Мария Стюарт привязалась к графу Шрусбери; она даже радовалась, когда компанию ей составляла его жена, чью благосклонность удалось купить лестью и небольшими подарками. Графиня Шрусбери была необычайно волевой и энергичной женщиной, одержимой приобретательством; Мария про себя считала её ужасной брюзгой. Когда графиня была в хорошем расположении духа, она приходила к своей узнице и развлекала её последними сплетнями о Елизавете; Марии, которая столько лет боролась с этой изворотливой женщиной и ни разу не победила, каждое порочившее её слово доставляло истинное наслаждение.

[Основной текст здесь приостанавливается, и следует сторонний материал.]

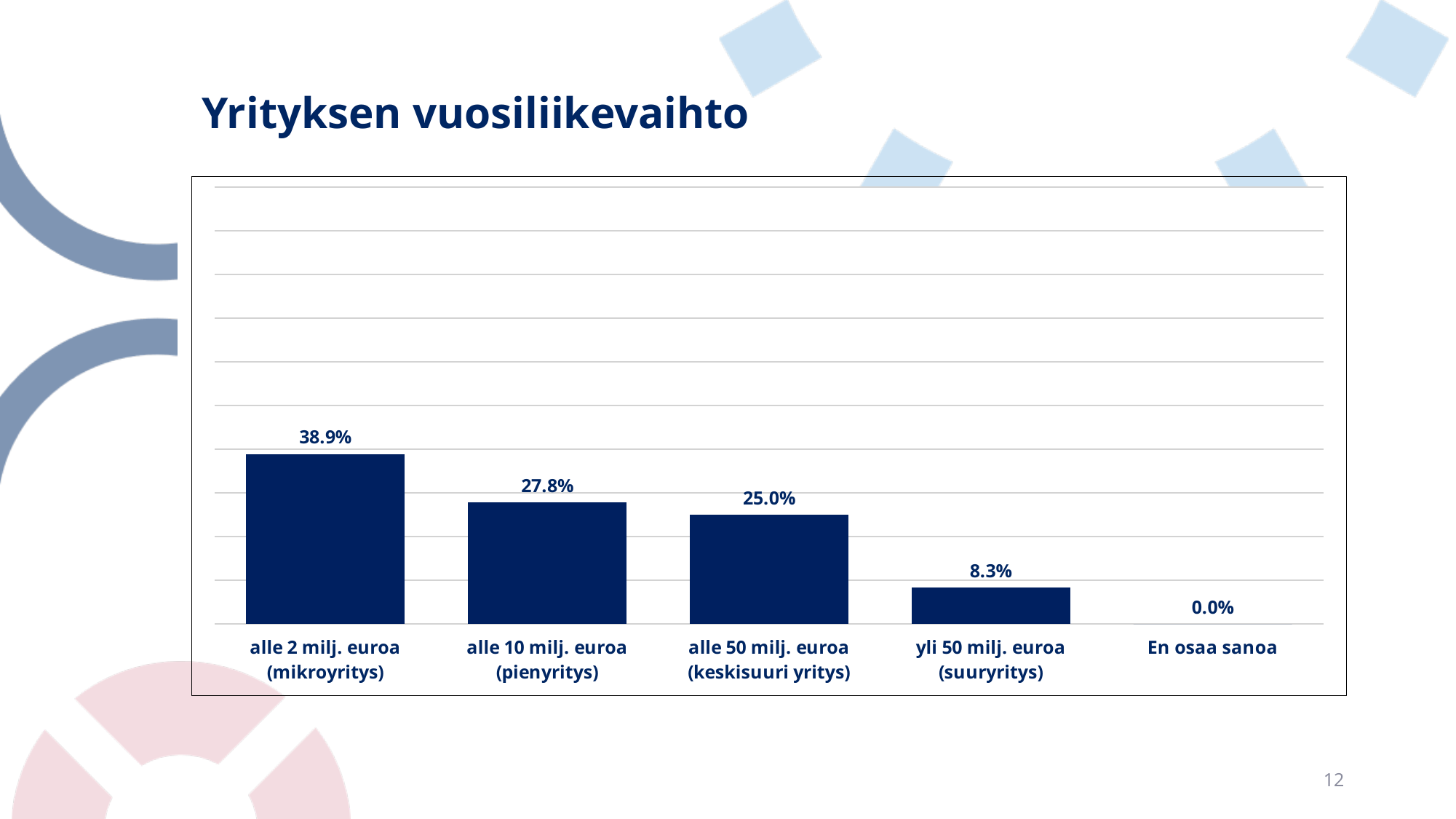
What is the value for 'yli 50 milj. euroa (suuryritys)'? 8.3% What is the value for 'alle 10 milj. euroa (pienyritys)'? 27.8% What is the title of the slide? Yrityksen vuosiliikevaihto What is the value for 'alle 50 milj. euroa (keskisuuri yritys)'? 25.0% What is the difference between the values for 'alle 2 milj. euroa (mikroyritys)' and 'alle 10 milj. euroa (pienyritys)'? 11.1% What is the value for 'En osaa sanoa'? 0.0% Which category has the highest value? alle 2 milj. euroa (mikroyritys) Which category has the lowest value? En osaa sanoa Which is larger: the value for 'alle 10 milj. euroa (pienyritys)' or 'alle 50 milj. euroa (keskisuuri yritys)'? alle 10 milj. euroa (pienyritys) What kind of chart is shown on the slide? bar chart What is the value for 'alle 2 milj. euroa (mikroyritys)'? 38.9% How many categories are shown on the x axis? 5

Графиня Шрусбери рассказывала о страсти Елизаветы к нарядам и о безвкусных модах, которые она ввела; она потешалась над привычками королевы музицировать и танцевать, над её манерами за столом, а главное — над романами с придворными. Её отношения с Лестером давно перестали кого-либо шокировать; она уже не позволяла ему входить к себе в спальню и помогать одеваться, но зато запиралась вдвоём с сэром Кристофером Хэттоном, а чем они занимались наедине, не поворачивался язык рассказать даже у графини Шрусбери. Однако она преодолела свою нерешительность и рассмеялась, когда увидела, что шотландская королева покраснела.
— А теперь, — сказала графиня, — она завела себе новую игрушку — мосье Симьера. Можете ли вы себе представить, ваше величество, насколько развратна эта женщина, если она вступила в предосудительные отношения с человеком, которого прислали для переговоров о её браке!
— Не могу, — холодно сказала Мария. Она не могла себе представить, чтобы какая-либо женщина могла желать физических знаков внимания со стороны мужчины. Она задалась вопросом, не захотелось ли Елизавете поумерить свой извращённый аппетит, если бы её заперли в той комнате в главной башне замка Данбар, куда потом пришёл Босуэлл... На мгновение она закрыла глаза и попыталась отогнать это воспоминание. Босуэлл мёртв; в тюрьме он сошёл с ума и провёл последние годы жизни прикованным, как зверь, цепью к каменному столбу; он расхаживал взад и вперёд по собственным испражнениям, рвал руками своё тело и бредил вслух о прошлом. Вначале она любила его, а потом возненавидела такой же лютой ненавистью, какой, насколько ей было известно, ненавидел он её, и всё же, представляя себе, какие ужасные муки должен был он испытать в заточении, была рада, что смерть наконец избавила его от этих мук.